Interfacial Chemistry and Lithiophilicity Design for High Energy Hybrid Li‐Ion/Metal Batteries in a Wide Temperature Range

Abstract Hybrid Li‐ion/metal batteries can optimize energy density and lifespan. However, hybrid batteries face key obstacles like poor Li reversibility and dendrite growth. Herein, carbon nanofibers encapsulated by graphitized layers decorated with uniformly distributed Ag nanoparticles (G‐CF‐Ag) are designed, and interfacial chemistry is regulated to enhance the performance of hybrid batteries. The C sp2 carbon structure in graphitized layers effectively reduces side reactions with electrolytes, and Ag nanoparticles improve lithiophilicity and induce uniform Li plating/stripping. A weakly solvated electrolyte of 1 m LiFSI‐THF‐0.5wt.%LiNO 3 induces interfacial chemistry to achieve rapid transport of Li‐ions under fast charging conditions and low temperatures. Consequently, with a high‐capacity Li deposition of 500 mA h g −1 (≈1.25 mA h cm −2 ), the G‐CF‐Ag||Li delivers an ultra‐high plateau capacity of 716 mA h g −1 at voltages below 0.1V at 0.2 C, and maintains an average CE of 99.1% over 150 cycles at 2 C fast charging.

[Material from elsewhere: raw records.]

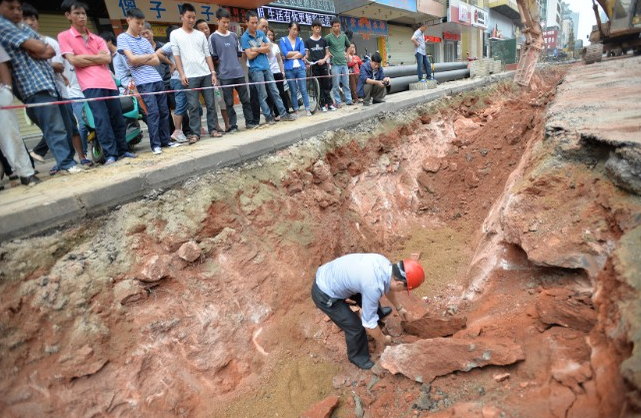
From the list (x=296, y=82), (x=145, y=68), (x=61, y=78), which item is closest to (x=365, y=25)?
(x=296, y=82)

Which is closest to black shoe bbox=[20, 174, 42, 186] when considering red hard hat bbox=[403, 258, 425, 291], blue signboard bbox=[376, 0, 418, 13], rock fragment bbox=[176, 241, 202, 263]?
rock fragment bbox=[176, 241, 202, 263]

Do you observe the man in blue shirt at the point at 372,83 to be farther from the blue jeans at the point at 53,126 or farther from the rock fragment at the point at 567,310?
the rock fragment at the point at 567,310

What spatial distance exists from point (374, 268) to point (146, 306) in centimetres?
198

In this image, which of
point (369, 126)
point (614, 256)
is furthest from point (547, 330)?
point (369, 126)

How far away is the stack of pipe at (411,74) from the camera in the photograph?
9.88 meters

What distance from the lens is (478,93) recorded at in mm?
9789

Notably, the cell continues to operate stably even in a wide temperature range from 50°C to ‐20°C. Furthermore, at an ultra‐low N/P ratio of 0.3, the G‐CF‐Ag||NCM811 provides a high energy density of 587.5 W h kg −1 at 0.2 C. At the same N/P ratio, the G‐CF‐Ag||LFP maintains stable cycling in a wide temperature range from 50°C to ‐20°C.